Australian Tax Office compliance ability gutted, say departing insiders

The ATO’s cultural shift away from being ‘revenue focused’ to a ‘light touch’ approach to tax enforcement posed a grave danger to federal government revenue streams. Photo: Louie DouvisThe Tax Office’s ability to catch or deter corporate tax cheats is being “gutted” by downsizing of its workforce, according to departing insiders.

The ATO’s cultural shift away from being “revenue focused” to a “light touch” approach to tax enforcement posed a grave danger to federal government revenue streams, the upper middle managers have warned.

In exit interviews with Fairfax media, two compliance managers who are among the thousands of taxation bureaucrats leaving the office this year, have revealed how the ATO’s ability to do its job is being hollowed out by the downsizing process.

The revelations come as the federal government and opposition traded barbs over the Tax Office, with the Abbott government denying reports on Tuesday that ATO cuts might cost $1 billion in tax revenue.

According to the federal budget papers, the ATO’s staff numbers will drop from 21,390 to 19,068 in the next 12 months and the agency lost 900 staff last year as it bears the brunt of budget cuts.

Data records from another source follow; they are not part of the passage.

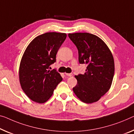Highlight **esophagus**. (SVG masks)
I'll list each match as a JSON object with an SVG mask.
<instances>
[{
    "label": "esophagus",
    "mask_w": 134,
    "mask_h": 134,
    "mask_svg": "<svg viewBox=\"0 0 134 134\" xmlns=\"http://www.w3.org/2000/svg\"><path fill=\"white\" fill-rule=\"evenodd\" d=\"M65 75H67V76H68V77H71V76H72L73 74H72V73H69V74H68V73H65Z\"/></svg>",
    "instance_id": "34e87169"
}]
</instances>
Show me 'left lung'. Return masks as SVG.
<instances>
[{
    "label": "left lung",
    "instance_id": "8db88e82",
    "mask_svg": "<svg viewBox=\"0 0 134 134\" xmlns=\"http://www.w3.org/2000/svg\"><path fill=\"white\" fill-rule=\"evenodd\" d=\"M79 51L80 63L87 65L86 72L75 75L77 84L73 91L82 102L92 104L107 92L114 74L111 52L101 39L88 33L69 34Z\"/></svg>",
    "mask_w": 134,
    "mask_h": 134
}]
</instances>
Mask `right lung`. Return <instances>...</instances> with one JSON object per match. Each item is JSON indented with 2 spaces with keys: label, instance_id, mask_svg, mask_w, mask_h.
I'll return each instance as SVG.
<instances>
[{
  "label": "right lung",
  "instance_id": "right-lung-1",
  "mask_svg": "<svg viewBox=\"0 0 134 134\" xmlns=\"http://www.w3.org/2000/svg\"><path fill=\"white\" fill-rule=\"evenodd\" d=\"M66 34L48 32L33 40L23 55L19 68L21 88L33 101L43 104L53 95L54 90L62 80L55 69L49 70Z\"/></svg>",
  "mask_w": 134,
  "mask_h": 134
}]
</instances>
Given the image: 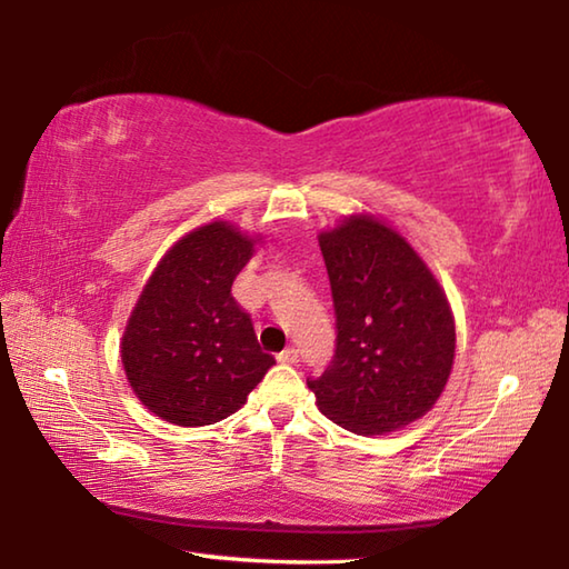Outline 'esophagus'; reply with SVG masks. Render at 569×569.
Wrapping results in <instances>:
<instances>
[{
    "label": "esophagus",
    "mask_w": 569,
    "mask_h": 569,
    "mask_svg": "<svg viewBox=\"0 0 569 569\" xmlns=\"http://www.w3.org/2000/svg\"><path fill=\"white\" fill-rule=\"evenodd\" d=\"M281 361L298 363V349H296V346H286V349L281 351Z\"/></svg>",
    "instance_id": "34e87169"
}]
</instances>
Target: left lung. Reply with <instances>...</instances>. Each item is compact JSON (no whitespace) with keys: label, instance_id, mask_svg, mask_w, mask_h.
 <instances>
[{"label":"left lung","instance_id":"8db88e82","mask_svg":"<svg viewBox=\"0 0 569 569\" xmlns=\"http://www.w3.org/2000/svg\"><path fill=\"white\" fill-rule=\"evenodd\" d=\"M336 351L308 377L319 409L353 435H387L427 413L455 363V321L437 278L399 233L351 216L319 238Z\"/></svg>","mask_w":569,"mask_h":569}]
</instances>
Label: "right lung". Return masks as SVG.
<instances>
[{
	"label": "right lung",
	"instance_id": "right-lung-1",
	"mask_svg": "<svg viewBox=\"0 0 569 569\" xmlns=\"http://www.w3.org/2000/svg\"><path fill=\"white\" fill-rule=\"evenodd\" d=\"M250 256L253 240L210 223L178 240L142 288L122 336V366L138 399L170 423L230 417L276 363L230 293Z\"/></svg>",
	"mask_w": 569,
	"mask_h": 569
}]
</instances>
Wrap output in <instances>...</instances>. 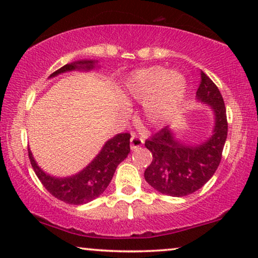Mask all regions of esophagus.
I'll list each match as a JSON object with an SVG mask.
<instances>
[{
    "label": "esophagus",
    "mask_w": 258,
    "mask_h": 258,
    "mask_svg": "<svg viewBox=\"0 0 258 258\" xmlns=\"http://www.w3.org/2000/svg\"><path fill=\"white\" fill-rule=\"evenodd\" d=\"M142 144H143V140L137 136L136 134H133L132 139H130V148H132V150L139 149L140 147H142Z\"/></svg>",
    "instance_id": "obj_1"
}]
</instances>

The two managers, who spoke on condition of anonymity, told of falling audit rates, a loss of industry-specific expertise and junior tax public servants being “outgunned” by highly paid private sector accountants.

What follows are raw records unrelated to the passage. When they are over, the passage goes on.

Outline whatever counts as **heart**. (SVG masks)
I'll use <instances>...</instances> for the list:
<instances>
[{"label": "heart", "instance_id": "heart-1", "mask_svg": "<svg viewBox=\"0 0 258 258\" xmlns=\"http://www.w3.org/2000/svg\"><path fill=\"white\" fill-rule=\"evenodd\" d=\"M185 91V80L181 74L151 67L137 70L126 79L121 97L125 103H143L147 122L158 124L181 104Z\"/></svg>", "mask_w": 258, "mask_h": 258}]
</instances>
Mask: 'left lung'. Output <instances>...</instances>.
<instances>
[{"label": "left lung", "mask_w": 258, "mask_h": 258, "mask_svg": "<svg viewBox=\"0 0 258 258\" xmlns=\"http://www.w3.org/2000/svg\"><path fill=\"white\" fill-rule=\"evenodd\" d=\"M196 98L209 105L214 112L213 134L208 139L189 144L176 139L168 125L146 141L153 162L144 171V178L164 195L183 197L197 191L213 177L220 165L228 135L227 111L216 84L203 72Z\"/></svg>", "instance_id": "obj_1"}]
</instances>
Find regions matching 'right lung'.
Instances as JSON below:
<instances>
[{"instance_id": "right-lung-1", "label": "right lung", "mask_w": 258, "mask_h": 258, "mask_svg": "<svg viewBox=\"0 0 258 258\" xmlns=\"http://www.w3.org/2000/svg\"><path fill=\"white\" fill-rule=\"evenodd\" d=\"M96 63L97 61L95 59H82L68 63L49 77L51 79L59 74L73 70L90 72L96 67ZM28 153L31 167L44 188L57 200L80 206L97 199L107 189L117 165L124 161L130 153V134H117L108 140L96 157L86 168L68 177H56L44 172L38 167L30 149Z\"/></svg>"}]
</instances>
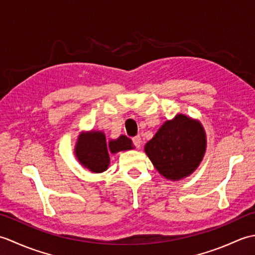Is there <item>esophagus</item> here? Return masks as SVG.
Here are the masks:
<instances>
[{"instance_id":"esophagus-1","label":"esophagus","mask_w":255,"mask_h":255,"mask_svg":"<svg viewBox=\"0 0 255 255\" xmlns=\"http://www.w3.org/2000/svg\"><path fill=\"white\" fill-rule=\"evenodd\" d=\"M132 142L134 144V147L136 148H140V145H141V137L140 136H136L132 138Z\"/></svg>"}]
</instances>
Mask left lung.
<instances>
[{"label":"left lung","mask_w":255,"mask_h":255,"mask_svg":"<svg viewBox=\"0 0 255 255\" xmlns=\"http://www.w3.org/2000/svg\"><path fill=\"white\" fill-rule=\"evenodd\" d=\"M205 149L203 126L184 115L167 121L144 147L155 169L169 180H180L194 172Z\"/></svg>","instance_id":"left-lung-1"}]
</instances>
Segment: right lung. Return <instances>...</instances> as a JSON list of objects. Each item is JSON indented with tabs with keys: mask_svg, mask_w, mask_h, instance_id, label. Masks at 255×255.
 Returning <instances> with one entry per match:
<instances>
[{
	"mask_svg": "<svg viewBox=\"0 0 255 255\" xmlns=\"http://www.w3.org/2000/svg\"><path fill=\"white\" fill-rule=\"evenodd\" d=\"M132 148L131 139L127 136H121L107 143L104 133L91 131L79 137L75 154L81 163L89 170L101 173L107 169L110 163V153H116L118 151L130 150Z\"/></svg>",
	"mask_w": 255,
	"mask_h": 255,
	"instance_id": "1",
	"label": "right lung"
}]
</instances>
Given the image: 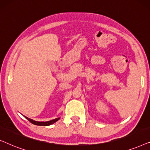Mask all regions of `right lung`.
I'll list each match as a JSON object with an SVG mask.
<instances>
[{
    "mask_svg": "<svg viewBox=\"0 0 150 150\" xmlns=\"http://www.w3.org/2000/svg\"><path fill=\"white\" fill-rule=\"evenodd\" d=\"M24 117H25L26 120H28V121L30 123H32L34 125H37V126H50V125H52L53 124H54L55 122H57L60 117H58V118H56V119H54V120H50V121H48V122H38V121H35V120H32V119H30L27 117L23 115Z\"/></svg>",
    "mask_w": 150,
    "mask_h": 150,
    "instance_id": "1",
    "label": "right lung"
}]
</instances>
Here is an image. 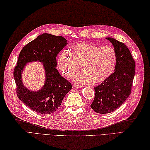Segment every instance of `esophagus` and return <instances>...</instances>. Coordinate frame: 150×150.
<instances>
[{"instance_id": "obj_1", "label": "esophagus", "mask_w": 150, "mask_h": 150, "mask_svg": "<svg viewBox=\"0 0 150 150\" xmlns=\"http://www.w3.org/2000/svg\"><path fill=\"white\" fill-rule=\"evenodd\" d=\"M73 88H75V89H81L82 88V86H80V85H76V84H74V85H73Z\"/></svg>"}]
</instances>
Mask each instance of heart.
Segmentation results:
<instances>
[{"instance_id": "1", "label": "heart", "mask_w": 150, "mask_h": 150, "mask_svg": "<svg viewBox=\"0 0 150 150\" xmlns=\"http://www.w3.org/2000/svg\"><path fill=\"white\" fill-rule=\"evenodd\" d=\"M116 62L117 53L113 47L86 42L73 46L72 53L62 52L57 59L59 68L66 77H72L82 65L83 71L76 74L73 81L86 85L106 81L113 73Z\"/></svg>"}]
</instances>
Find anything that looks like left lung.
<instances>
[{"label": "left lung", "mask_w": 150, "mask_h": 150, "mask_svg": "<svg viewBox=\"0 0 150 150\" xmlns=\"http://www.w3.org/2000/svg\"><path fill=\"white\" fill-rule=\"evenodd\" d=\"M106 39L115 50L117 62L110 77L94 88L95 96L91 108L100 114L113 112L124 103L131 93L135 76V63L127 46L113 38Z\"/></svg>", "instance_id": "1"}]
</instances>
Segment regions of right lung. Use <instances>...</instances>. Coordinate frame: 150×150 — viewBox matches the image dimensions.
I'll return each mask as SVG.
<instances>
[{"instance_id": "add662e5", "label": "right lung", "mask_w": 150, "mask_h": 150, "mask_svg": "<svg viewBox=\"0 0 150 150\" xmlns=\"http://www.w3.org/2000/svg\"><path fill=\"white\" fill-rule=\"evenodd\" d=\"M68 42L61 36L43 33L25 46L19 54L13 76L18 98L35 112L51 114L58 110L71 84L62 77L57 68V55ZM39 62L45 70V81L40 90L30 91L23 84L21 73L28 63Z\"/></svg>"}]
</instances>
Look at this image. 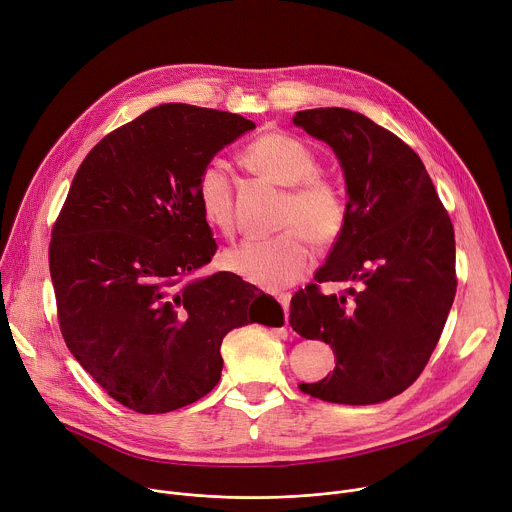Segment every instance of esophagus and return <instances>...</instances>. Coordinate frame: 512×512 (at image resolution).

The ATO did not respond to questions before deadline on Tuesday.

One of the resigning bureaucrats said that corporate tax cheats were more likely than ever before to avoid an audit, with ATO compliance teams “lucky” to generate two or three audits for every 20 risk reviews of corporate tax returns.

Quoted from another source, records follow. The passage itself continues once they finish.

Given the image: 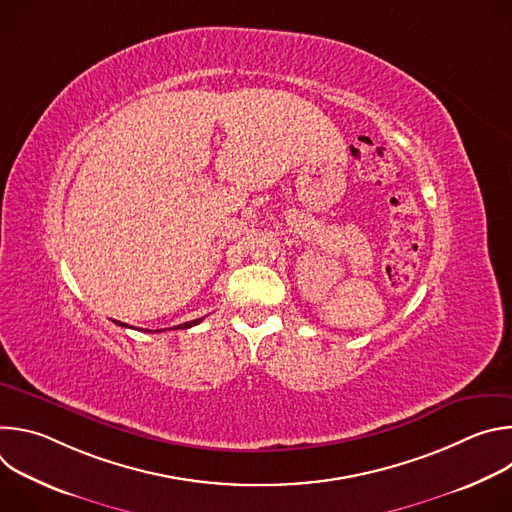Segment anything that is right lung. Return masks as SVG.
I'll return each instance as SVG.
<instances>
[{
	"mask_svg": "<svg viewBox=\"0 0 512 512\" xmlns=\"http://www.w3.org/2000/svg\"><path fill=\"white\" fill-rule=\"evenodd\" d=\"M200 322H202V318L192 320V322H184V324L174 326V328H176V330H186V328H192V326H196V324H200ZM115 324H119V326H127V324H121V322H115ZM148 332H152V330H148ZM156 332H162V330H156Z\"/></svg>",
	"mask_w": 512,
	"mask_h": 512,
	"instance_id": "obj_1",
	"label": "right lung"
}]
</instances>
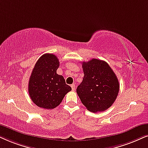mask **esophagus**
<instances>
[{
	"label": "esophagus",
	"instance_id": "obj_1",
	"mask_svg": "<svg viewBox=\"0 0 148 148\" xmlns=\"http://www.w3.org/2000/svg\"><path fill=\"white\" fill-rule=\"evenodd\" d=\"M71 87H72V89L73 91H74V89H76V86H75V85H74V84H72V85H71Z\"/></svg>",
	"mask_w": 148,
	"mask_h": 148
}]
</instances>
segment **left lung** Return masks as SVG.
<instances>
[{"mask_svg": "<svg viewBox=\"0 0 148 148\" xmlns=\"http://www.w3.org/2000/svg\"><path fill=\"white\" fill-rule=\"evenodd\" d=\"M84 77L76 92L81 102L93 113L104 111L114 103L119 90L118 79L104 61L82 62Z\"/></svg>", "mask_w": 148, "mask_h": 148, "instance_id": "8db88e82", "label": "left lung"}]
</instances>
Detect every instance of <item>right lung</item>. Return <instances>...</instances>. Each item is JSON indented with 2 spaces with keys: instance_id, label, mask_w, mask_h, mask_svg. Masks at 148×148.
<instances>
[{
  "instance_id": "right-lung-1",
  "label": "right lung",
  "mask_w": 148,
  "mask_h": 148,
  "mask_svg": "<svg viewBox=\"0 0 148 148\" xmlns=\"http://www.w3.org/2000/svg\"><path fill=\"white\" fill-rule=\"evenodd\" d=\"M59 67L58 58L48 53L42 55L33 69L28 88L31 99L39 107L53 109L72 90L63 76L57 74Z\"/></svg>"
}]
</instances>
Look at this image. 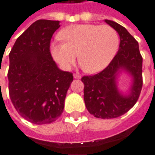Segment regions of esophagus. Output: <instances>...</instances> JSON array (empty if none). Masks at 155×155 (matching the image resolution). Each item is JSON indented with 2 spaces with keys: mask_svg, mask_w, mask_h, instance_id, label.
Wrapping results in <instances>:
<instances>
[{
  "mask_svg": "<svg viewBox=\"0 0 155 155\" xmlns=\"http://www.w3.org/2000/svg\"><path fill=\"white\" fill-rule=\"evenodd\" d=\"M81 75L79 74H74V78H75V79H81Z\"/></svg>",
  "mask_w": 155,
  "mask_h": 155,
  "instance_id": "esophagus-1",
  "label": "esophagus"
}]
</instances>
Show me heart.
<instances>
[{"label": "heart", "instance_id": "1", "mask_svg": "<svg viewBox=\"0 0 155 155\" xmlns=\"http://www.w3.org/2000/svg\"><path fill=\"white\" fill-rule=\"evenodd\" d=\"M63 42L51 45L54 59L65 69L76 60L86 72L94 74L104 69L117 53L119 37L107 25H74L61 31Z\"/></svg>", "mask_w": 155, "mask_h": 155}]
</instances>
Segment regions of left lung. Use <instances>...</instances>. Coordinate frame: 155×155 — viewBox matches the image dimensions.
Here are the masks:
<instances>
[{
  "label": "left lung",
  "instance_id": "1",
  "mask_svg": "<svg viewBox=\"0 0 155 155\" xmlns=\"http://www.w3.org/2000/svg\"><path fill=\"white\" fill-rule=\"evenodd\" d=\"M105 22L120 36L119 50L104 69L94 75L83 76L81 81L84 83L85 104L90 114L110 119L129 111L139 99L142 88V56L138 42L124 26L108 19ZM121 68L130 72L134 79L131 93L128 96L121 95L116 88L115 77Z\"/></svg>",
  "mask_w": 155,
  "mask_h": 155
}]
</instances>
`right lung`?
Masks as SVG:
<instances>
[{"instance_id":"1","label":"right lung","mask_w":155,"mask_h":155,"mask_svg":"<svg viewBox=\"0 0 155 155\" xmlns=\"http://www.w3.org/2000/svg\"><path fill=\"white\" fill-rule=\"evenodd\" d=\"M59 27V21H35L9 53L10 99L18 113L35 124H51L61 116L74 80L72 73L60 70L51 56V38Z\"/></svg>"}]
</instances>
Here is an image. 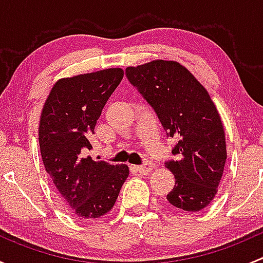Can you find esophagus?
<instances>
[{"label":"esophagus","instance_id":"34e87169","mask_svg":"<svg viewBox=\"0 0 263 263\" xmlns=\"http://www.w3.org/2000/svg\"><path fill=\"white\" fill-rule=\"evenodd\" d=\"M154 168H155V164H154L153 161H145L142 165L137 166V171L142 174H147V173H150Z\"/></svg>","mask_w":263,"mask_h":263}]
</instances>
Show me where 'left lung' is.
<instances>
[{"label": "left lung", "instance_id": "8db88e82", "mask_svg": "<svg viewBox=\"0 0 263 263\" xmlns=\"http://www.w3.org/2000/svg\"><path fill=\"white\" fill-rule=\"evenodd\" d=\"M126 76L153 107L166 136L177 139L165 161L176 185L169 203L184 211H200L214 200L227 161L221 119L205 87L181 63L153 61L127 67Z\"/></svg>", "mask_w": 263, "mask_h": 263}]
</instances>
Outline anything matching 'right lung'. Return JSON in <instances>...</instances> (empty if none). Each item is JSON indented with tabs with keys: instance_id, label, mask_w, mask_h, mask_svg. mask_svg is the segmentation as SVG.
Wrapping results in <instances>:
<instances>
[{
	"instance_id": "obj_1",
	"label": "right lung",
	"mask_w": 263,
	"mask_h": 263,
	"mask_svg": "<svg viewBox=\"0 0 263 263\" xmlns=\"http://www.w3.org/2000/svg\"><path fill=\"white\" fill-rule=\"evenodd\" d=\"M122 79V68L61 79L42 110L39 147L44 168L78 219H97L112 210L128 177L126 164L113 165L82 155L91 148L89 137Z\"/></svg>"
}]
</instances>
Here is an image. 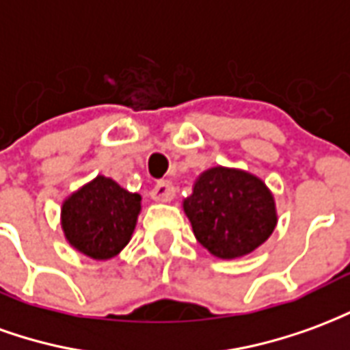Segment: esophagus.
<instances>
[{
  "mask_svg": "<svg viewBox=\"0 0 350 350\" xmlns=\"http://www.w3.org/2000/svg\"><path fill=\"white\" fill-rule=\"evenodd\" d=\"M176 197V185L168 180H163L152 189V198L157 202H170Z\"/></svg>",
  "mask_w": 350,
  "mask_h": 350,
  "instance_id": "obj_1",
  "label": "esophagus"
}]
</instances>
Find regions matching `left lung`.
Instances as JSON below:
<instances>
[{
    "instance_id": "left-lung-1",
    "label": "left lung",
    "mask_w": 350,
    "mask_h": 350,
    "mask_svg": "<svg viewBox=\"0 0 350 350\" xmlns=\"http://www.w3.org/2000/svg\"><path fill=\"white\" fill-rule=\"evenodd\" d=\"M182 206L198 243L225 260L253 253L278 225L275 200L268 185L240 168L204 170Z\"/></svg>"
}]
</instances>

“Toward the end, a lot of our risk reviews weren’t converting to an audit process, we were getting a really bad conversion rate,” the manager said.

“It’s an exception more than the rule that you’ll get an audit up.

“The cases we were selecting weren’t the optimum cases where you’d be able to find issues that you could then convert into an audit.

“But as you lose the expertise, how are you going to pick the right cases?”

One of the managers said there was a widespread belief that the downsizing process was focused on effecting cultural change by ridding the Tax Office of many of its veterans and specialists.

“Some very senior capable people are going out the door and there are some others who were pushed to the side because they were too ‘revenue focused’, which means it was felt they didn’t understand the commerciality of a transaction,” he said.

“In Box Hill, about 10 EL2s (executive level two) from one area have gone out the door, and that area has been gutted.

“What’s left has not necessarily been the best.”

One of the managers warned that the ATO’s tax compliance capability was the major deterrent to tax avoidance and evasion and warned of anarchy if it was eroded.

“The Commissioner [of Taxation] says that 95 per cent of the revenue comes walking through the door, but it comes through the door because the compliance ability is there, the stick is in the cupboard,” he said.

“But if the stick is not in the cupboard, if people know there’s no cops on the beat, then it’s going to lead to anarchy down the track then someone is going to realise that they’re going to have to go out and recruit these people again.”